:: Supplied text ::

X-train shape: (5, 3)

X-test shape: (2, 3)


In [16]:
# We add an axis to the train numpy array, to create 5 sets of (1,3) vectors, now we can perform element-wise...
# subtraction with the test nump array to get (5,2,3) i.e we subtracted each test row with each of the train cases

print(X_train[:,None])
print("\nAfter adding an axis the X_train shape is:",X_train[:,None].shape)

[[[1 1 2]]

 [[1 3 2]]

 [[1 4 1]]

 [[4 2 2]]

 [[1 3 4]]]

After adding an axis the X_train shape is: (5, 1, 3)


In [17]:
# Here, np.abs is used to find the absolute values after the subtraction

np.abs(X_train[:,None] - X_test)

array([[[0, 0, 0],
        [0, 1, 1]],

       [[0, 2, 0],
        [0, 1, 1]],

       [[0, 3, 1],
        [0, 2, 0]],

       [[3, 1, 0],
        [3, 0, 1]],

       [[0, 2, 2],
        [0, 1, 3]]], dtype=int64)

:::

**Short task 1**
Present the stretch of the records from the line containing "How far are" through the end of the records as a numbered list, leaving out blank lines.
**Short task 2**
Write the next part of the NumPy broadcasting walkthrough, picking up after its final output.

:: The records ::

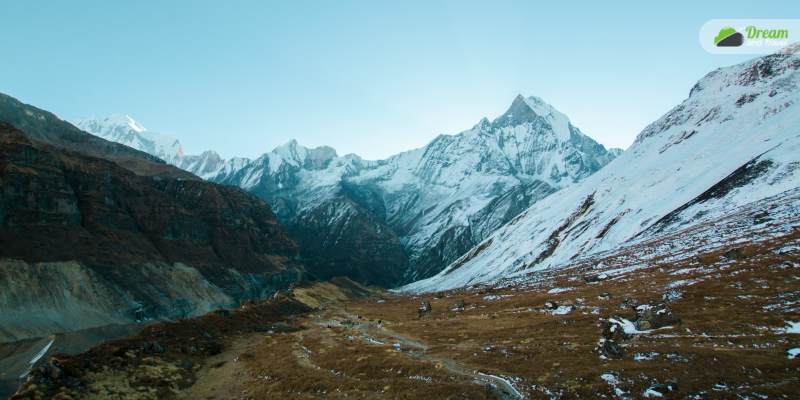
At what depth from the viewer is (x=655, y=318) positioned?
3494cm

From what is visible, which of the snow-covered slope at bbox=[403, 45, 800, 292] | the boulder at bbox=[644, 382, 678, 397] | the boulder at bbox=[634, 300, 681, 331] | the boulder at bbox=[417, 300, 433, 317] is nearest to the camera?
the boulder at bbox=[644, 382, 678, 397]

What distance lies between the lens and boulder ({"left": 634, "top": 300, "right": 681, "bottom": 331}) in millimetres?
34734

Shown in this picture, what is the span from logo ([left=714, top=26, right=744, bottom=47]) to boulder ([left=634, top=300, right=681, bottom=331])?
238 feet

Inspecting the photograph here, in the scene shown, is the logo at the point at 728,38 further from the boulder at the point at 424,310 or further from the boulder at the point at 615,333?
the boulder at the point at 424,310

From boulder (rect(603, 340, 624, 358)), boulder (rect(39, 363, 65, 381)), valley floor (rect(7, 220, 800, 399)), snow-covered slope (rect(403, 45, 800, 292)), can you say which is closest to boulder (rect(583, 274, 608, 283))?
valley floor (rect(7, 220, 800, 399))

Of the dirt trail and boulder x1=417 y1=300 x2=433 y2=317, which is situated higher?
the dirt trail

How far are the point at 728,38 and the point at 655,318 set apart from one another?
79.2m

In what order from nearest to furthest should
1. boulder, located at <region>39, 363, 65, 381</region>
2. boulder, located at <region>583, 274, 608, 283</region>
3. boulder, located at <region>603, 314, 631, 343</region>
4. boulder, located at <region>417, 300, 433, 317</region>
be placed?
boulder, located at <region>39, 363, 65, 381</region>, boulder, located at <region>603, 314, 631, 343</region>, boulder, located at <region>583, 274, 608, 283</region>, boulder, located at <region>417, 300, 433, 317</region>

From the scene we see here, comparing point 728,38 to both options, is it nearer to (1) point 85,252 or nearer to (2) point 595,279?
(2) point 595,279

:::

**Exercise answer 1**
1. How far are the point at 728,38 and the point at 655,318 set apart from one another?
2. 79.2m
3. In what order from nearest to furthest should
4. 1. boulder, located at <region>39, 363, 65, 381</region>
5. 2. boulder, located at <region>583, 274, 608, 283</region>
6. 3. boulder, located at <region>603, 314, 631, 343</region>
7. 4. boulder, located at <region>417, 300, 433, 317</region>
8. be placed?
9. boulder, located at <region>39, 363, 65, 381</region>, boulder, located at <region>603, 314, 631, 343</region>, boulder, located at <region>583, 274, 608, 283</region>, boulder, located at <region>417, 300, 433, 317</region>
10. From the scene we see here, comparing point 728,38 to both options, is it nearer to (1) point 85,252 or nearer to (2) point 595,279?
11. (2) point 595,279

**Exercise answer 2**
In [18]:
# We will now sum the elements, sum (-1) is used to flatten the results
# The result is then transposed to get the form of (test_cases, train_data), here (2,5)
np.abs((X_train[:,None] - X_test).sum(-1)).T

array([[0, 2, 2, 4, 4],
       [0, 2, 2, 4, 4]], dtype=int64)

In [19]:
# Going other way around i.e. test - train will give you the same results

np.abs(X_test[:,None] - X_train).sum(-1)

array([[0, 2, 4, 4, 4],
       [2, 2, 2, 4, 4]], dtype=int64)